→ GOAL OF THE EXERCISE: Write out all of the rows below again, swapping "green trash bin" for "green waste bin" wherever it appears and changing nothing else. Leave the pictures out of your answer.

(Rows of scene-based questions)
----
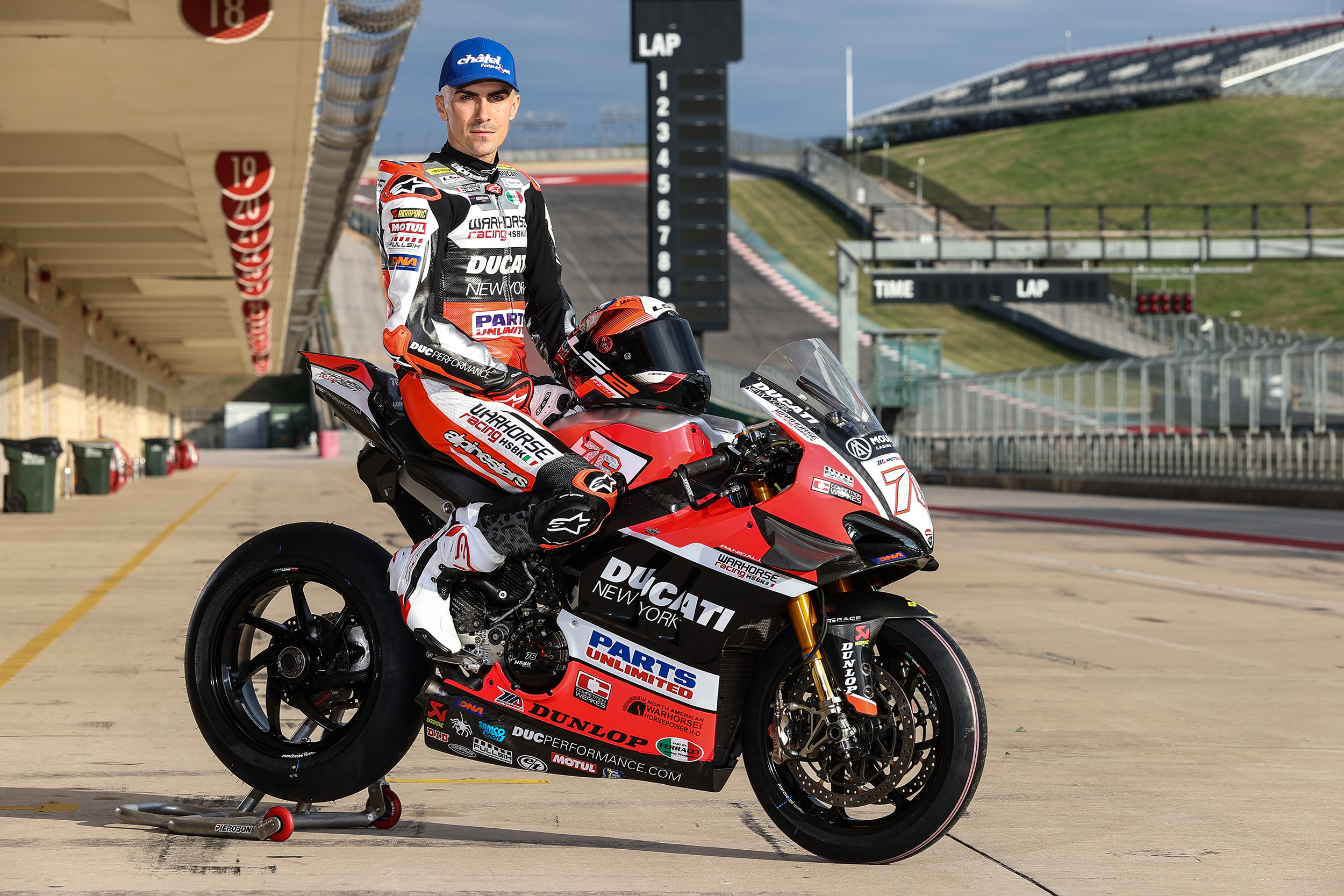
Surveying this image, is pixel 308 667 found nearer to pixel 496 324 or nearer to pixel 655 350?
pixel 496 324

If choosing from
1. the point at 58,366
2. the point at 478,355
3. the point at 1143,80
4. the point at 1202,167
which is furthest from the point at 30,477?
the point at 1143,80

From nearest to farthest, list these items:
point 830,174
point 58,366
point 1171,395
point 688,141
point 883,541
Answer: point 883,541 < point 1171,395 < point 58,366 < point 688,141 < point 830,174

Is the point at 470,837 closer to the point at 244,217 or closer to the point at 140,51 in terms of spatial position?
the point at 140,51

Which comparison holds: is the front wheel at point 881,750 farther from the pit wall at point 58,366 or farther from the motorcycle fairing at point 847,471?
the pit wall at point 58,366

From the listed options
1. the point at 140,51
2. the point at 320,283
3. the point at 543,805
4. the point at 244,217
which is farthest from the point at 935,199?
the point at 543,805

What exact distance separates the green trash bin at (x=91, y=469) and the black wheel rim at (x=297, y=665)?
25.2 m

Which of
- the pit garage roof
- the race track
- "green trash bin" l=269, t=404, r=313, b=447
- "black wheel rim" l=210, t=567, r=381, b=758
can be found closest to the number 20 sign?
the pit garage roof

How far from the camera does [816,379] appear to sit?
3.93 metres

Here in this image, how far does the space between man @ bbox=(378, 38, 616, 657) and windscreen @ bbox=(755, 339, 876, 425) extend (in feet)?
1.82

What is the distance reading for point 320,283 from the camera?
40.8m

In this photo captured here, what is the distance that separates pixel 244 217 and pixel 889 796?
58.9 ft

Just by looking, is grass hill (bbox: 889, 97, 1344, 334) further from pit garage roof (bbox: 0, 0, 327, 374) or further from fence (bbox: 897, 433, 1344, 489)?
pit garage roof (bbox: 0, 0, 327, 374)

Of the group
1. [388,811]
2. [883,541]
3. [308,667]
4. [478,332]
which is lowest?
[388,811]

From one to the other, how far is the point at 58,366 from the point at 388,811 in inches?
1158
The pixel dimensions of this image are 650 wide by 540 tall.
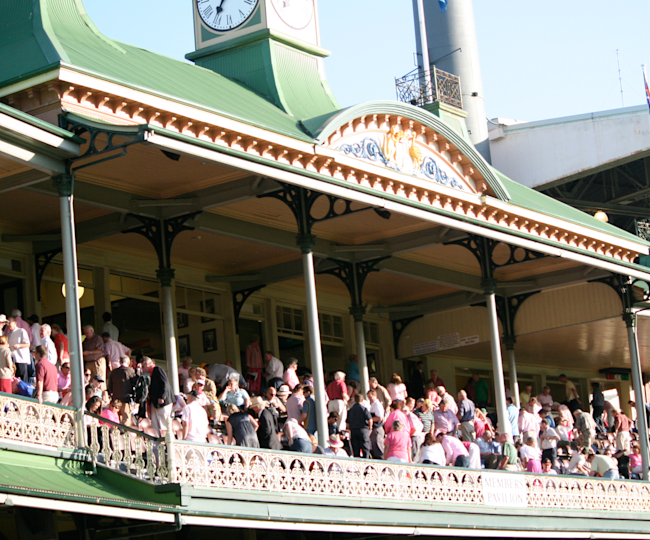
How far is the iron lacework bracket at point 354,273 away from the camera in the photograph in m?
24.9

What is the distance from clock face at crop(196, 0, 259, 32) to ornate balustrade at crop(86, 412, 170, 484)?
40.0 feet

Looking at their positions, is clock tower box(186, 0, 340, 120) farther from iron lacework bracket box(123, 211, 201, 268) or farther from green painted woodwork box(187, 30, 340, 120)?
iron lacework bracket box(123, 211, 201, 268)

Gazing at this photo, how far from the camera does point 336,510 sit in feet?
54.9

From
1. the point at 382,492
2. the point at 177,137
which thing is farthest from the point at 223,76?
the point at 382,492

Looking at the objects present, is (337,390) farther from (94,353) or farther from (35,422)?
(35,422)

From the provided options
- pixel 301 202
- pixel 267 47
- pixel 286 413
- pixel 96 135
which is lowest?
pixel 286 413

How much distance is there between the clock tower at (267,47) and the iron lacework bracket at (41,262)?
5.30 metres

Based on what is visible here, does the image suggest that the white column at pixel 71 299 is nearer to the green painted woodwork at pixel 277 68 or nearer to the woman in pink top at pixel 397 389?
the green painted woodwork at pixel 277 68

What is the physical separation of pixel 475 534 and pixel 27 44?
10.6 m

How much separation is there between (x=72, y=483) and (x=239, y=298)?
12157mm

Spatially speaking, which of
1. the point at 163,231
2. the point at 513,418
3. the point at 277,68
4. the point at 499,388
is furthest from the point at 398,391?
the point at 277,68

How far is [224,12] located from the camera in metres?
25.0

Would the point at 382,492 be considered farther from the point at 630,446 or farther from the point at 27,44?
the point at 630,446

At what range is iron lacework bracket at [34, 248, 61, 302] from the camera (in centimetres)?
2141
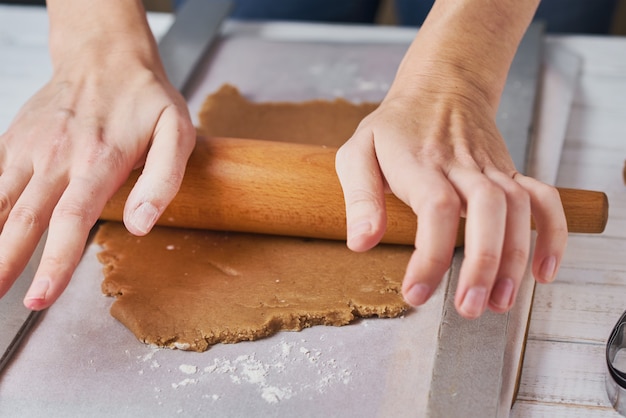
----
→ SOLUTION FOR THIS TASK:
Surveying this image, is pixel 308 667 found nearer to pixel 496 324 or nearer to pixel 655 350?
pixel 496 324

If choosing from
1. the point at 58,366
2. the point at 478,355
3. the point at 1143,80
4. the point at 1202,167
which is furthest from the point at 30,477?
the point at 1143,80

From nearest to farthest, list these items:
point 830,174
point 58,366
point 1171,395
point 688,141
point 883,541
Answer: point 883,541 < point 1171,395 < point 58,366 < point 688,141 < point 830,174

Is the point at 470,837 closer to the point at 244,217 or closer to the point at 140,51 in terms of spatial position?
the point at 140,51

Which comparison holds: is the front wheel at point 881,750 farther from the pit wall at point 58,366 or farther from the motorcycle fairing at point 847,471?
the pit wall at point 58,366

From the listed options
1. the point at 140,51
2. the point at 320,283
3. the point at 543,805
4. the point at 244,217
which is farthest from the point at 935,199?
the point at 543,805

What exact distance separates the green waste bin at (x=91, y=469) and the black wheel rim at (x=297, y=665)?
25.2 m

Which of
- the pit garage roof
- the race track
- "green waste bin" l=269, t=404, r=313, b=447
- "black wheel rim" l=210, t=567, r=381, b=758
can be found closest to the number 20 sign?
the pit garage roof

How far from the camera does [816,379] appear to sit?
3.93 metres

Here in this image, how far does the space between man @ bbox=(378, 38, 616, 657) and windscreen @ bbox=(755, 339, 876, 425) extend (in feet)?
1.82

What is the distance reading for point 320,283 from the camera?
40.8m

In this photo captured here, what is the distance that separates pixel 244 217 and pixel 889 796?
58.9 ft

Just by looking, is grass hill (bbox: 889, 97, 1344, 334) further from pit garage roof (bbox: 0, 0, 327, 374) or further from fence (bbox: 897, 433, 1344, 489)?
pit garage roof (bbox: 0, 0, 327, 374)

Of the group
1. [388,811]
2. [883,541]
3. [308,667]
4. [478,332]
which is lowest?
[388,811]

From one to the other, how far is the point at 58,366 from the point at 388,811 in inches?
1158
The pixel dimensions of this image are 650 wide by 540 tall.
How far is the iron lacework bracket at point 354,273 away from the camera in the photograph in m?
24.9

What is the distance from clock face at crop(196, 0, 259, 32) to ornate balustrade at crop(86, 412, 170, 484)?
40.0 feet

Looking at their positions, is clock tower box(186, 0, 340, 120) farther from iron lacework bracket box(123, 211, 201, 268) or farther from green painted woodwork box(187, 30, 340, 120)?
iron lacework bracket box(123, 211, 201, 268)

Gazing at this photo, how far from the camera does point 336,510 sit in feet?
54.9

From
1. the point at 382,492
2. the point at 177,137
which thing is farthest from the point at 223,76?
the point at 382,492

Looking at the objects present, is (337,390) farther from (94,353) or farther from (35,422)?
(35,422)

From the provided options
- pixel 301 202
- pixel 267 47
- pixel 286 413
- pixel 96 135
which is lowest?
pixel 286 413

How much distance is there between the clock tower at (267,47) and the iron lacework bracket at (41,262)?
5.30 metres

Based on what is visible here, does the image suggest that the white column at pixel 71 299 is nearer to the green painted woodwork at pixel 277 68 or nearer to the woman in pink top at pixel 397 389?
the green painted woodwork at pixel 277 68

What is the physical separation of pixel 475 534 and pixel 27 44?
10.6 m

How much separation is there between (x=72, y=483) and (x=239, y=298)?
12157mm

Spatially speaking, which of
1. the point at 163,231
2. the point at 513,418
3. the point at 277,68
4. the point at 499,388
is furthest from the point at 398,391?
the point at 277,68

How far is [224,12] located from the camera in metres?
25.0

Would the point at 382,492 be considered farther from the point at 630,446 or farther from the point at 27,44?
the point at 630,446

At what range is iron lacework bracket at [34, 248, 61, 302] from the camera (in centimetres)?
2141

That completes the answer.